State machine transitions at specific times

Question

Simplified example:

I have a to-do. It can be future, current, or late based on what time it is.

  Time       State
  8:00 am    Future
  9:00 am    Current
  10:00 am   Late

So, in this example, the to-do is "current" from 9 am to 10 am.

Originally, I thought about adding fields for "current_at" and "late_at" and then using an instance method to return the state. I can query for all "current" todos with now > current and now < late.

In short, I'd calculate the state each time or use SQL to pull the set of states I need.

If I wanted to use a state machine, I'd have a set of states and would store that state name on the to-do.

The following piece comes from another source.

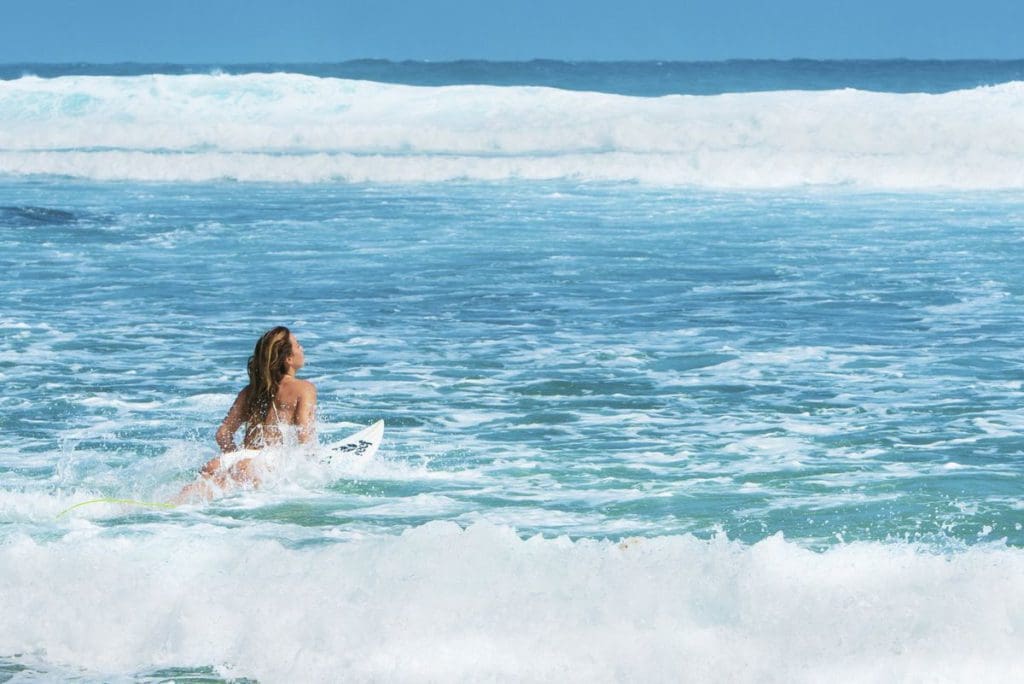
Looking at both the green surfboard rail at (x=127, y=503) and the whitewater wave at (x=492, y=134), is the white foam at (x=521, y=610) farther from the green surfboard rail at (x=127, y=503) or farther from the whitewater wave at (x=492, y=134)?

But, how would I trigger the transition between states at a specific time for each to-do?

Run a cron job every minute to pull anything in a state but past the transition time and update it
Use background processing to queue transition jobs at the appropriate times in the future, so in the above example I would have two jobs: "transition to current at 9 am" and "transition to late at 10 am" that would presumably have logic to guard against deleted todos and "don't mark late if done" and such.

Does anyone have experience with managing either of these options when trying to handle a lot of state transitions at specific times?

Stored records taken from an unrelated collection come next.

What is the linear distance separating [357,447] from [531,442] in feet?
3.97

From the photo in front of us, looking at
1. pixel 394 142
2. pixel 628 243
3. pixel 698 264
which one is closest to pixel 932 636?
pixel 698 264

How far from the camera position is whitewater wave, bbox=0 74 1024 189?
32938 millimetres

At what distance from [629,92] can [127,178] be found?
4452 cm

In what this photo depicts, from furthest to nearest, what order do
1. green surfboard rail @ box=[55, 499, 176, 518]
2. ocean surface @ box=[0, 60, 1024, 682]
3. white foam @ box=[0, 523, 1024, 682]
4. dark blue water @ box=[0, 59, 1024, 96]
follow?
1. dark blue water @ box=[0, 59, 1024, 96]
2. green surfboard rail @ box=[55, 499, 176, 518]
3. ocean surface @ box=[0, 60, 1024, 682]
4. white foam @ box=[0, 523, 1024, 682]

It feels like a state machine, I'm just not sure of the best way to manage all of these transitions.

Update after responses:

Yes, I need to query for "current" or "future" todos
Yes, I need to trigger notifications on state change ("your todo wasn't to-done")

Hence, my desire to more of a state-machine-like idea so that I can encapsulate the transitions.

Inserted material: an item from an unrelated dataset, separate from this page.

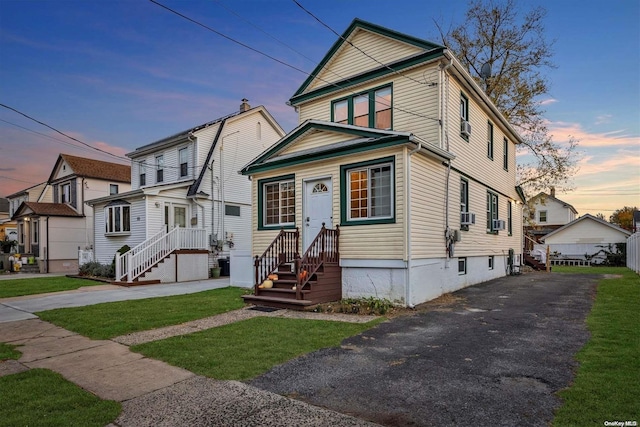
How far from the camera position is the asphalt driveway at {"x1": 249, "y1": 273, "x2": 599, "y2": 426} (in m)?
3.60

Michael Deardeuff · Accepted Answer

I have designed and maintained several systems that manage huge numbers of these little state machines. (Some systems, up to 100K/day, some 100K/minute)

I have found that the more state you explicitly fiddle with, the more likely it is to break somewhere. Or to put it a different way, the more state you infer, the more robust the solution.

That being said, you must keep some state. But try to keep it as minimal as possible.

Additionally, keeping the state-machine logic in one place makes the system more robust and easier to maintain. That is, don't put your state machine logic in both code and the database. I prefer my logic in the code.

Preferred solution. (Simple pictures are best).

For your example I would have a very simple table:

task_id, current_at, current_duration, is_done, is_deleted, description...

and infer the state based on now in relation to current_at and current_duration. This works surprisingly well. Make sure you index/partition your table on current_at.

Handling logic on transition change

Things are different when you need to fire an event on the transition change.

Change your table to look like this:

task_id, current_at, current_duration, state, locked_by, locked_until, description...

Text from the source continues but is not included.